The costs of Colorado’s immigration law
Re: “Pricey immigration law,” Jan. 25 news story.
The cost of implementing the immigration legislation passed last summer comes as no surprise to those of us who spent time studying this issue. We pointed out in a December 2005 report that the proposed constitutional amendment requiring identification to get state and local government services would likely have cost as much as 10 times more than it would save.
While House Bill 1023 is significantly better than the proposed amendment would have been, it still misses the mark. As we testified before the General Assembly during the special session, undocumented immigrants come to Colorado to work, not to get public benefits. They are not eligible for most services and, as your article describes, are not receiving them.
In fact, as we stated in another report, released in June 2006, undocumented immigrants pay between $159 million and $194 million in state and local taxes each year.
Unfortunately, one of the unintended consequences of this legislation is that some Coloradans – including many who are low-income, homeless or elderly – have been denied services or experienced considerable inconvenience because they cannot produce the necessary documents to prove their citizenship status.
Immigration is primarily a federal issue, and the most effective policies for addressing it must come from Congress.
Rich Jones, Director of Policy and Research, The Bell Policy Center, Denver
Don’t forget who was in Colorado first
The juxtaposition of the Jan. 30 columns of Dave Barry (“This is Miami, Señor Tancredo”) and Ed Quillen (“Pike story still unsettled”) highlights important history. Anglo-Americans were trespassing on land claimed by Spanish-speaking Americans here in Colorado 200 years ago.
There is an ancient history of Spain and Hispanic people in this area. Coronado made his Entrada in 1540. Friars Dominguez and Vélez de Escalante led a party which explored and mapped part of our state in 1776. The Adams- Onís Treaty of 1819 split modern Colorado, Oklahoma, Kansas and Wyoming between Spain and the United States, while Texas, New Mexico, Utah, Arizona, Nevada and California remained legally a part of the Spanish Empire for another year or two. All or parts of those 10 states then became part of Mexico under the Treaty of Córdoba in 1821.
The legacy of the Mexican-American War in 1846, the inequities of the Treaty of Guadalupe Hidalgo in 1848 and the founding of San Luís as Colorado’s oldest town in 1851 all establish that the original European culture of Colorado, as part of the American Southwest, is Spanish- speaking, not English-speaking.

Records supplied |

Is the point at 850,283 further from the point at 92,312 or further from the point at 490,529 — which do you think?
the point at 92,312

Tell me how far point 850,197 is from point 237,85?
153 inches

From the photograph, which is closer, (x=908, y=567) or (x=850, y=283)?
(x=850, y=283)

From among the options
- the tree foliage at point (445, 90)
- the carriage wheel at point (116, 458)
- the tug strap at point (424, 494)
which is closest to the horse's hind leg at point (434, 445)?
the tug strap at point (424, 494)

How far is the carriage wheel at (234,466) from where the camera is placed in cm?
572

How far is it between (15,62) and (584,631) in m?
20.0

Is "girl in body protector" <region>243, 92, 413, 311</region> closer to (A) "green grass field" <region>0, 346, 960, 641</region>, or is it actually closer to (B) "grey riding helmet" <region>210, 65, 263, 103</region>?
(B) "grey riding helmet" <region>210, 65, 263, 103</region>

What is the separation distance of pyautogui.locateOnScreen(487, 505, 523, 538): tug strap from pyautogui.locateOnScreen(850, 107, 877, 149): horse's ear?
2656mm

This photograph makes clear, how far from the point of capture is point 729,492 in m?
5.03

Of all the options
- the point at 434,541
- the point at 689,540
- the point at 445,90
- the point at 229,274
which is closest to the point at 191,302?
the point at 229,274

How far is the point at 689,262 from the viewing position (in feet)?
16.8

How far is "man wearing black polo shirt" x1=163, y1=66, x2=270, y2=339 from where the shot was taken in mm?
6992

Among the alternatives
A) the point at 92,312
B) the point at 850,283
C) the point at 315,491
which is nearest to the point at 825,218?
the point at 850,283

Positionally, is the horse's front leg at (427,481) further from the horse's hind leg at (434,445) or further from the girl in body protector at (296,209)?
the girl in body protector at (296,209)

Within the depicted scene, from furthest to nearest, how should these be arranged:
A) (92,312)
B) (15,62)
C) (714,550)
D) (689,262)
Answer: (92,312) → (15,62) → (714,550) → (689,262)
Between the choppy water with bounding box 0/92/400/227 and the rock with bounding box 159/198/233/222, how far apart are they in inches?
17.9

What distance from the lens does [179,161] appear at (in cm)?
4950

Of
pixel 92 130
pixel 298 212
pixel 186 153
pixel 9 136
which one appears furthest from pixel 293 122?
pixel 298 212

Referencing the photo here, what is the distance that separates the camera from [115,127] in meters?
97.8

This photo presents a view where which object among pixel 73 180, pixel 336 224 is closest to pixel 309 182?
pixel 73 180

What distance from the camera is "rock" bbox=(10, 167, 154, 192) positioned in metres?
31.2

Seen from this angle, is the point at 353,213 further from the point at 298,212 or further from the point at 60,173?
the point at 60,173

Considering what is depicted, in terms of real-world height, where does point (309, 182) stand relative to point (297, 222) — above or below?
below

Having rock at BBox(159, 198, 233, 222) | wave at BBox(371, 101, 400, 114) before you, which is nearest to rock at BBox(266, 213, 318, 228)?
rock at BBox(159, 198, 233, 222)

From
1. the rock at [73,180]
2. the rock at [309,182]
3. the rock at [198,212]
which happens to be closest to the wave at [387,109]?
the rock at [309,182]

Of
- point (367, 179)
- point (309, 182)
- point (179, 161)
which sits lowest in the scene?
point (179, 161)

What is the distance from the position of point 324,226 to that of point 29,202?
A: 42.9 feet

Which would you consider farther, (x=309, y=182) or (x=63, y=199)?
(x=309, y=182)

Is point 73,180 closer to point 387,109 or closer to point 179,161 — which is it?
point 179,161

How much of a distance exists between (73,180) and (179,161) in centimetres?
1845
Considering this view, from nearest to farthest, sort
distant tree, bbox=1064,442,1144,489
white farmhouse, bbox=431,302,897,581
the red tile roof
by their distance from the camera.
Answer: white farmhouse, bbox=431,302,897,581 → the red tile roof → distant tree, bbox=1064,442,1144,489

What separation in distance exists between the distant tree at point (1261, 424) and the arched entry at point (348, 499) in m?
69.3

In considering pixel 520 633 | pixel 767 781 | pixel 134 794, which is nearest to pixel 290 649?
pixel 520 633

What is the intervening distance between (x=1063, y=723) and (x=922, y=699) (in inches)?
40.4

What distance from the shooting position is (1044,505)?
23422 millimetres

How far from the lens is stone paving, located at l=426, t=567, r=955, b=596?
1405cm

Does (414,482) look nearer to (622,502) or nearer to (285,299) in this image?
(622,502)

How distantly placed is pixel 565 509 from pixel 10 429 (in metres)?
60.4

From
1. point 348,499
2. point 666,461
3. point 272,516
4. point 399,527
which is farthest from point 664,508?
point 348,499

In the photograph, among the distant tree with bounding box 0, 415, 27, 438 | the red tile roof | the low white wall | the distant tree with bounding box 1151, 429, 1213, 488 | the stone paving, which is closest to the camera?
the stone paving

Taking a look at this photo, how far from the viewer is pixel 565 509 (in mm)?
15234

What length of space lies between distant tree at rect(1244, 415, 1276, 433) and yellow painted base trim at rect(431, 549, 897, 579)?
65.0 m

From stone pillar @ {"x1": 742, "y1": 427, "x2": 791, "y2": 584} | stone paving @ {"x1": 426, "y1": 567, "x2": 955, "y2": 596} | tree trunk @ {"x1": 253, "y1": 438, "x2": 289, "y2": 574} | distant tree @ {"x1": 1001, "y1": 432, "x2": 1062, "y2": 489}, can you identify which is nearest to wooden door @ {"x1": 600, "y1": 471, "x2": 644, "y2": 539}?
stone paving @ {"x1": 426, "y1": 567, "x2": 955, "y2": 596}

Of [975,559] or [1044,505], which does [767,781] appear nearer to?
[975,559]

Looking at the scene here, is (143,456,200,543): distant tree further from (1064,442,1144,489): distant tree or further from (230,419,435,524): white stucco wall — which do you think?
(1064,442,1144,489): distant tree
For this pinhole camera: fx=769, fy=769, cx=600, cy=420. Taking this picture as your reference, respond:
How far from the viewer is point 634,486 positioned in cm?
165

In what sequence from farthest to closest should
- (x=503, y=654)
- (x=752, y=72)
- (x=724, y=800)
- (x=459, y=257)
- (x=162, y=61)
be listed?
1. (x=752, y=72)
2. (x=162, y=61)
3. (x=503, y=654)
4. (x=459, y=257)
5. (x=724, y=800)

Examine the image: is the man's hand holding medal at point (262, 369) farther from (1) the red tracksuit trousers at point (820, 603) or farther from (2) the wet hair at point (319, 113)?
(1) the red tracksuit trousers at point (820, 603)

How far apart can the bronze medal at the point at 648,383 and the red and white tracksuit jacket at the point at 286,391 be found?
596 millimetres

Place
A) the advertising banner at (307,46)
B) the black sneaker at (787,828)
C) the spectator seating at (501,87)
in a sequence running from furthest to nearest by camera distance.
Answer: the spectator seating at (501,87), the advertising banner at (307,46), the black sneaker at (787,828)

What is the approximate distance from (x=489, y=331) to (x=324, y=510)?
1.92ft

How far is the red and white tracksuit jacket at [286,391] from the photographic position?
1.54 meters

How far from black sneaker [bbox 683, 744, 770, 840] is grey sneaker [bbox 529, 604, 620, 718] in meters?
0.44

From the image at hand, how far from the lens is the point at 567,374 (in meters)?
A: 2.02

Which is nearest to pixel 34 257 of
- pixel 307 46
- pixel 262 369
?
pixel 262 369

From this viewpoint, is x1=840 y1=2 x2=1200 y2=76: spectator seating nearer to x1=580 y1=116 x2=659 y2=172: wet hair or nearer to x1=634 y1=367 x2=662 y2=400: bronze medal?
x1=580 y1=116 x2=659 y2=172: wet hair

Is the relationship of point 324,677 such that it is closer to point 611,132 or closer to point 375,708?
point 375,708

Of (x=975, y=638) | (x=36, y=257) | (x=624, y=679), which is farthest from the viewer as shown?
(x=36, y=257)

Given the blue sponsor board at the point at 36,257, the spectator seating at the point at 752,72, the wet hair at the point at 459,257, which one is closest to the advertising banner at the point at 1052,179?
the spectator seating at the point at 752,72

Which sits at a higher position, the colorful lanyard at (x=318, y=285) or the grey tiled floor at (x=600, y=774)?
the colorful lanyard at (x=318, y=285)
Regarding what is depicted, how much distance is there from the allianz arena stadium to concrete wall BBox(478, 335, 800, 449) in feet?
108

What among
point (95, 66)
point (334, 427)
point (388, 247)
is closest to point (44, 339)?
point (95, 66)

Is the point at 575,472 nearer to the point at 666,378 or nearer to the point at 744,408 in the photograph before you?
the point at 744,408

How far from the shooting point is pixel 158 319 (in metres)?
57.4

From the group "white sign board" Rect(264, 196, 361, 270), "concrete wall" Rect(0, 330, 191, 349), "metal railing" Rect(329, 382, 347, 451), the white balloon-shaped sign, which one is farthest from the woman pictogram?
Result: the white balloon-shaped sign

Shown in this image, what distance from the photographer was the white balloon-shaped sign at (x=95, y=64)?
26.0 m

The task |
Answer these questions from the Colorado text.
(a) In what month and year was the report on state and local taxes paid by undocumented immigrants released?
(b) Which town does the text call Colorado's oldest, and in what year was it founded?
(c) Which treaty split modern Colorado between Spain and the United States, and in what year?

Full solution |
(a) June 2006
(b) San Luís, founded in 1851
(c) The Adams-Onís Treaty, in 1819